Quand la lumière tombe…
Une heure déjà que nous avons quitté le point de départ. Après un court raidillon, le sentier s’ouvre sur un paysage à couper le souffle. Un plateau infini d’ocres rouilles que ponctuent d’énigmatiques silhouettes volcaniques. Habitués aux plateaux gréseux du reste du massif que j’ai parcouru à plusieurs reprises mes pas foulent avec étonnement la cendre volcanique crissante qui couvre le sol. Nous sommes début janvier et la nuit nous force bientôt à planter le camp. Quelques maigres buissons occupent nos dromadaires tandis que la soupe chaude est vite avalée. Il est temps de s’installer pour la nuit. Je cherche un recoin à l’abri du vent froid. Dans le faisceau de ma frontale de fantomatiques formes s’agitent au sol. Des dizaines, des centaines de bestioles fuient la lumière et s’agitent en tous sens. Un peu plus de sept centimètres, quatre paires de pattes, un corps d’araignée doté d’une tête énorme que termine une pince disproportionnée … les biens nommés solifuges (qui fuient la lumière) s’agitent sous la voûte étoilée. Pas grand-chose à craindre de ces bestioles mais leur nombre est impressionnant et il faut bien la fatigue du voyage pour me plonger dans un sommeil sans arrière pensée.
Peur du vide
Cinquième jour. Nous quittons le massif volcanique, laissant derrière nous la silhouette péléenne d’un géant qui domine le paysage et le sol constellé des bombes volcaniques qu’il projeta alentours. Le vent souffle fort et lève un voile orangé qui rajoute à l’aspect dramatique du décor, quasi exclusivement minéral. Le sable s’insinue partout et cet inconfort mêlé au froid vif du plateau situé à plus de 1700m d’altitude semble aiguillonner la caravane qui redouble de vitesse.

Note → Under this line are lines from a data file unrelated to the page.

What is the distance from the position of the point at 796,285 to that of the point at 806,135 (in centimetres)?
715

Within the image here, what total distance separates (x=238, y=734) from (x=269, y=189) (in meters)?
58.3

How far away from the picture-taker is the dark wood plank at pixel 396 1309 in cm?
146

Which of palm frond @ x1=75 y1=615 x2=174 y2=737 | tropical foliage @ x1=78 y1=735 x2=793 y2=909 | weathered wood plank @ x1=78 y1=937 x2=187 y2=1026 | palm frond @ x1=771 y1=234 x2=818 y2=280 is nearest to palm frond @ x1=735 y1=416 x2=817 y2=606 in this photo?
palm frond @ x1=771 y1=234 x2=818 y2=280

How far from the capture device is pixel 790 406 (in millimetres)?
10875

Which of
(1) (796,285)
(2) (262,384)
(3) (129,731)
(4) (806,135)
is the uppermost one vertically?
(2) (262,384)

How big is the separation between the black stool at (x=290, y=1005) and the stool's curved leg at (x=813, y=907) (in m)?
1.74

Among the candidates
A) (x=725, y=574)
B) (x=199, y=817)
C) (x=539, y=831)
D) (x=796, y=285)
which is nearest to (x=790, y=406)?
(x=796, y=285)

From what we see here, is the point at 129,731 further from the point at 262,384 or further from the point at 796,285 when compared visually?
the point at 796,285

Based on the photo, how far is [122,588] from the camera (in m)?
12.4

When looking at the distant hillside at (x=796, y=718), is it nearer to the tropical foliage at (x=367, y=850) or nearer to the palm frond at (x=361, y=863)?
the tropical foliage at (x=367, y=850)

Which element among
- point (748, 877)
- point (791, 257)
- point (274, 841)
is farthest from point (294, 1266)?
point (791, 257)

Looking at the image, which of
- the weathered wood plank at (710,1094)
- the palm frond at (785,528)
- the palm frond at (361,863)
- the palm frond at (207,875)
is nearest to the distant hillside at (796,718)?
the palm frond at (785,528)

Ce rythme, hypnotique, nous conduit bientôt aux confins du massif volcanique, jusqu’à atteindre un belvédère à couper le souffle. Devant nous s’ouvrent les grès des tassilis sculptés par les pluies et les vents. Un immense dédale de sable et de roche, à perte de vue, … à perdre la raison. Je mesure quelques brèves secondes ce que peuvent être les affres des agoraphobes devant cet espace. Une immensité et une vacuité qui nous ramène à notre vraie dimension : minuscule. Minuscule, fragile et dont la vie ne tient qu’à un fil … celui de la caravane, celui de six dromadaires, quatre hommes et de leurs connaissances héritées d’un apprentissage multimillénaire du désert.
Ihria, guide Kel Ajjers
De lui je ne sais que quelques détails glanés auprès du chauffeur qui nous déposa le premier jour. Son nom est Ihria. Touareg de la tribu Kel Ajjers. Son enfance, il la passa ici, à nomadiser dans l’Adrar, avant de fonder une famille non loin de Djanet, la grande oasis. Il ne parle pas français et pourtant chaque jour nous échangeons, apprenons à nous connaître. Derrière ses silences, ses gestes mesurés et ce chèche qui lui voile la bouche j’ai appris à lire la sagesse d’un homme mûr. Derrière sa façon de me saisir doucement au coude j’ai appris son goût pour le partage des connaissances, de la science des plantes sauvages et de leurs usages thérapeutiques traditionnels qu’il me signifie en me montrant tout à la fois la plante et la partie du corps concernée. Derrière le plissement de ses yeux j’ai percé son caractère facétieux qui s’amuse, gentiment, à tester la résistance de ce “client” qui prétend expérimenter la vie saharienne sans passe droit. Les jours passent et je devine en lui l’étonnement de me voir manger quotidiennement sans sourciller la même chorba, cette soupe traditionnelle d’un brouet clair agrémentée de pain de semoule cuit dans le sable. Et je pense même avoir gagné quelques galons à partager autour du feu ces brochettes de foie d’une chèvre achetée à un nomade croisé en chemin…
Gazelles et girafes
Je dois admettre, sans fausse modestie, un don ou plutôt une capacité développée avec l’expérience à repérer la faune sauvage la plus discrète de mon Jura familier. Mais ici, je peine ! Et j’observe avec admiration Ihria indiquant ce lièvre du désert tapis derrière une touffe d’herbe, ce minuscule fennec détalant au loin, cet agame se dorant au soleil.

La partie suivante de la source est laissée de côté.